折々の風景




   ~カタクリ・バレエ団~

 4月に入り、東京近郊ではソメイヨシノが満開である。四季折々の花を見ることで季節の変化を捉え、花の姿に潤いを感じ、今年も花に会えた喜びに浸る一瞬がある。関東南部の冬は決して無彩色ではないが、これが雪国であればと考えてみる。新緑よりも先に花がほころぶコブシやマンサクやサクラの色合いに触れることが、すなわち春を迎えることであり、寒冷地に住む者にだけ与えられた褒美なのだろうと思う。暖かな地域に住む者に同じ体験はできないが、感動の度合いを想像することだけはできる。
 


 枝一面に咲き誇るサクラが町全体を春色に染める頃、林の下では春の女王と呼ばれるカタクリの花が咲き始める。天気が良くないと花は開かないが、花びらがだんだん開いてカタクリのあの反り返った姿になるまでの過程は、まるでバレエ団の舞踏を見ているようで心躍るものがある。ソロあり、ペアあり、シンクロチームありだ。スリムな片足立ちで両手を広げ、そのまま飛び立ちそうな軽快な造形が枯葉の中から生まれてくるのだから、期待して待つ価値のある春の楽しみの一つである。

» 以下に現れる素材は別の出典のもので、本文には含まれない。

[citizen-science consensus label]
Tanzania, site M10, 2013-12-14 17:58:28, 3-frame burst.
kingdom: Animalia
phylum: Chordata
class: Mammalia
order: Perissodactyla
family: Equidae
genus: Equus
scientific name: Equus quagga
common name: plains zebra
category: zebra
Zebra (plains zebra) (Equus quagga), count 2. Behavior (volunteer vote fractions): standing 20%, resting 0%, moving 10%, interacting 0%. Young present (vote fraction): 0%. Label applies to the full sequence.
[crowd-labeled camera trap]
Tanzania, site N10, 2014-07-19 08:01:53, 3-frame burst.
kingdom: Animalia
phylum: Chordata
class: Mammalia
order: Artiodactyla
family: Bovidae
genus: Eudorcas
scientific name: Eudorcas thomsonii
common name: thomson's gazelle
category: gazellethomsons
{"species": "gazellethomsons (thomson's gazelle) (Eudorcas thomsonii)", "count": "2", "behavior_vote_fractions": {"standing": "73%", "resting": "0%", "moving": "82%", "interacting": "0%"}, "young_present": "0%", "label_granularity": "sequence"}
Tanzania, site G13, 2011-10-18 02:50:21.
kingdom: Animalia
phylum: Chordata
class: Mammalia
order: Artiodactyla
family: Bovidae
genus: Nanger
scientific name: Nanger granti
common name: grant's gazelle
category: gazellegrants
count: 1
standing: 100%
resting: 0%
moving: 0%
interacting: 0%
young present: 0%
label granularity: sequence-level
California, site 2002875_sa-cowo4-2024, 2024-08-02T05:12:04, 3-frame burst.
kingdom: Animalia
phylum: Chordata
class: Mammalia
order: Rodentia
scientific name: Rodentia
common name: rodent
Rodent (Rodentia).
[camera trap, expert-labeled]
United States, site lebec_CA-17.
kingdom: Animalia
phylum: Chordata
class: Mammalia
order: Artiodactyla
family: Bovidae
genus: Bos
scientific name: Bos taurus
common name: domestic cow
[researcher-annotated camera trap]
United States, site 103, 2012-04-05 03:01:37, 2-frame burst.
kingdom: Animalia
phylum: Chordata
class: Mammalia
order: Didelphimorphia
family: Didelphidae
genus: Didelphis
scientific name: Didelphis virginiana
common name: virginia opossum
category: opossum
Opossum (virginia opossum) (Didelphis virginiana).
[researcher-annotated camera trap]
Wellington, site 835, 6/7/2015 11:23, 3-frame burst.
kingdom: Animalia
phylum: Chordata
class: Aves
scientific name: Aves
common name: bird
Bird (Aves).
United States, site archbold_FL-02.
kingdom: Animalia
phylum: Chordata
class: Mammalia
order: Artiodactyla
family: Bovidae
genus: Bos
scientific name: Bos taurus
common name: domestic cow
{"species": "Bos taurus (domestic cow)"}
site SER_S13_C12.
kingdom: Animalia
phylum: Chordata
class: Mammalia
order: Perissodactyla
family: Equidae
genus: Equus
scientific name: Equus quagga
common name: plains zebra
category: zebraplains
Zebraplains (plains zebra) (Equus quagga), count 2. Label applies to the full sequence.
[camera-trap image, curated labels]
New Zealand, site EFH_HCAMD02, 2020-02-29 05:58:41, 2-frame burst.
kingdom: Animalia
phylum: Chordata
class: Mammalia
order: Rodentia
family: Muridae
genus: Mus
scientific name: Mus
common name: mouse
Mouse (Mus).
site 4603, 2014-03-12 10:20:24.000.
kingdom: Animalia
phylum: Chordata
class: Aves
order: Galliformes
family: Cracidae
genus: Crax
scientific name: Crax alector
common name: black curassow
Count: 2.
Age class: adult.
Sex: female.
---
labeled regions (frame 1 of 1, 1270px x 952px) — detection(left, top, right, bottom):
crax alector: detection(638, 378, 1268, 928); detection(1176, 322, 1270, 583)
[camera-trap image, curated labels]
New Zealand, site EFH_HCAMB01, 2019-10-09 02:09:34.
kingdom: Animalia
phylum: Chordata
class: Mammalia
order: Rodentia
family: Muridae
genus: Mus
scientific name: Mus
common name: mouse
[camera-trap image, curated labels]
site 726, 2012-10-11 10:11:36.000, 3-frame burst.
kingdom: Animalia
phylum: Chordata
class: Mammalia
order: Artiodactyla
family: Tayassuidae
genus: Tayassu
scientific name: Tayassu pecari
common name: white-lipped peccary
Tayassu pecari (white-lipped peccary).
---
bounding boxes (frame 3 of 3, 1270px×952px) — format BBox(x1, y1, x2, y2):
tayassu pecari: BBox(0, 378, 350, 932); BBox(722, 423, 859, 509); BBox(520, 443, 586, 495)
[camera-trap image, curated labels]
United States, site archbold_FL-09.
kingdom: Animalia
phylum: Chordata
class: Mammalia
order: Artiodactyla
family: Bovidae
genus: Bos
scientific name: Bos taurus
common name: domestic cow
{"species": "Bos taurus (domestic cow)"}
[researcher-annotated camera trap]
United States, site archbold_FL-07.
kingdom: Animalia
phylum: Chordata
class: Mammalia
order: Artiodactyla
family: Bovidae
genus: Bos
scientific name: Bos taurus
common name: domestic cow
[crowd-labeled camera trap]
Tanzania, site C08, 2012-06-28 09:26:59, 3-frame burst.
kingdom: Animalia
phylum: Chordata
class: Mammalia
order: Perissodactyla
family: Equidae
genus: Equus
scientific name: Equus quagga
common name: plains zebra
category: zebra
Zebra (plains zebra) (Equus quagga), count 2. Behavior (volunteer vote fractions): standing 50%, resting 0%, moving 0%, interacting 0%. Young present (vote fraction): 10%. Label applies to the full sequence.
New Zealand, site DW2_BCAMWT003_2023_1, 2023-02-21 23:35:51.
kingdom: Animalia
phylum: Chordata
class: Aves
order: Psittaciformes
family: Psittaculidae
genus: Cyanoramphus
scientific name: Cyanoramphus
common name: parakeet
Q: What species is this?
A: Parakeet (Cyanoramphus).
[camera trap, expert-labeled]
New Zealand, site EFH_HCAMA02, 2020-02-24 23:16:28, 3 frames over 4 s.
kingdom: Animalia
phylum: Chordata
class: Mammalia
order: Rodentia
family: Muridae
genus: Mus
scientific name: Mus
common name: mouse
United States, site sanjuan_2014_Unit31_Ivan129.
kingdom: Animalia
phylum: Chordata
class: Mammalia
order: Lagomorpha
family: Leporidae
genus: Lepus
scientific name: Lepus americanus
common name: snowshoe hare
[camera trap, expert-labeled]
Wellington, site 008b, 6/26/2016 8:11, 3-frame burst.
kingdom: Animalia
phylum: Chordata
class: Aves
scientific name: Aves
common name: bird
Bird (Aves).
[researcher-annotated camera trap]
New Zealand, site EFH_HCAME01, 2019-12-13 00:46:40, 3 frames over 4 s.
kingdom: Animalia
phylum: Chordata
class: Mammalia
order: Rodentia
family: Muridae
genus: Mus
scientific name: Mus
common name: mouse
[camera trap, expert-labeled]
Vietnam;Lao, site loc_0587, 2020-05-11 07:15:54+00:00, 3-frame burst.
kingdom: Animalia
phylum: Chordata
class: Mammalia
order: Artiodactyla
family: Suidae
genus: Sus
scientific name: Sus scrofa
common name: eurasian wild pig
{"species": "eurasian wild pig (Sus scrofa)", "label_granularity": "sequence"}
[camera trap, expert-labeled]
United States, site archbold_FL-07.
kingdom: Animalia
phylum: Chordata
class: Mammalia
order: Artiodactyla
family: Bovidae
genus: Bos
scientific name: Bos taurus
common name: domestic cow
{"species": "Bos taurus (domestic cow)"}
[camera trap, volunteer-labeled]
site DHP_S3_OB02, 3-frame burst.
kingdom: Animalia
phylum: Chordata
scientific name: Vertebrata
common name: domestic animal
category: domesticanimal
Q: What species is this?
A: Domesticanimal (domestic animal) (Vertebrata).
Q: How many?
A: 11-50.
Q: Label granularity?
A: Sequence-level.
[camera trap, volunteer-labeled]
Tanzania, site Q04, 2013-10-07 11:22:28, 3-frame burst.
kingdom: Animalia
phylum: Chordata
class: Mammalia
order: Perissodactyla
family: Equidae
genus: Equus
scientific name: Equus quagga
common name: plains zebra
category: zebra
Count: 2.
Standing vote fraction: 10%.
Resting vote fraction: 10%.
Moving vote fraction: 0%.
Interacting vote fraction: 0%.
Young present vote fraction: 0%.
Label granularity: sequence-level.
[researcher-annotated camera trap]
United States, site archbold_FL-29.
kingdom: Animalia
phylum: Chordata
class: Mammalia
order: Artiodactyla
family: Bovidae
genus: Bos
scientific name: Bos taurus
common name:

 まだ葉を付けないイヌシデやコナラ林の、枝越しの光を通してみる薄紫の濃淡がまた美しい。一つ一つ個性的な花に位を付けることが、人間の勝手な振る舞いだとはわかっている。ただ、地面からわずか10cm足らずに高さに咲くカタクリの小さな花は、女王に相応しいと思える気品を具えていると多くの人が感じてきたのだと思う。夏山の岩場でみる白雪草の高貴さにも似ている。
  都会ではほとんど見ることが無くなったカタクリであるが、幸いなことに当事務所からさほど遠くない林で見ることができる。23区では唯一のカタクリの大群生地として保護されている、練馬区大泉町一丁目の「清水山憩いの森」である。30万株といわれるカタクリの紫色の絨毯は、まるで斜面に広がる野火のようにも見える。3月下旬から4月上旬に掛けての今が、花の最盛期だ。二枚葉の間に伸びた花が見られるのも一週間程度で、林の緑が濃くなる5月には地上の葉も解けるように消えてしまう。また葉と花に会えるのは次の春だ。保護のためネットフェンスは残念だが、住宅地の中に自然のお花畑が広がる林は貴重な存在である。


 白子川流域の傾斜林にある「清水山憩いの森」は、練馬区が進めいてる自然の保護と利用計画のきっかけとなった森である。1974年に多摩地区で保護がさけばれていたカタクリが同地で自生しているという情報が区に寄せられたことから、どうにかこの森を守ろうと保護と整備がスタートした訳である。練馬区は東京都23区のなかでも多くの農地や屋敷森を残しているが、社寺を囲む鎮守の森や石神井公園の三宝寺池周辺を除けば、民間の雑木林や畑は加速度的に消滅している。雑木林は燃料確保の目的も失われて利用価値はなく、宅地の開発が進めば農家の屋敷森の高木も落ち葉の苦情でどんどん切られてしまう。住宅地の中に四季の変化を感じられる森や林を残していくためには、行政の援助のもとに森の保護と整備を続け、誰もが自然が残る価値の恩恵にあずかれるような政策が必要なのだと思う。



 憩いの森として第一号の指定を受けた「清水山憩いの森」の他、練馬区には現在約50ケ所の森が整備されている。農家の竹山だったり、雑木林だったり、ケヤキの庭だったりさまざまで、ベンチが置かれ誰でも自由に利用できる。大規模開発に伴う新規の公園とは違い、本当に長いあいだに渡って地域の景観を作ってきた森が、こうした形で残されることで記憶を消滅しないですむことが何より嬉しい。人間ばかりでなく、鳥や虫や獣(事務所周辺にはまだタヌキが生息している)にとっても、こうした環境が必要なのだ。サクラを愛でる喧騒を離れた林の中で、来春もまたカタクリの花に会える環境を末永く守り続けたいものである。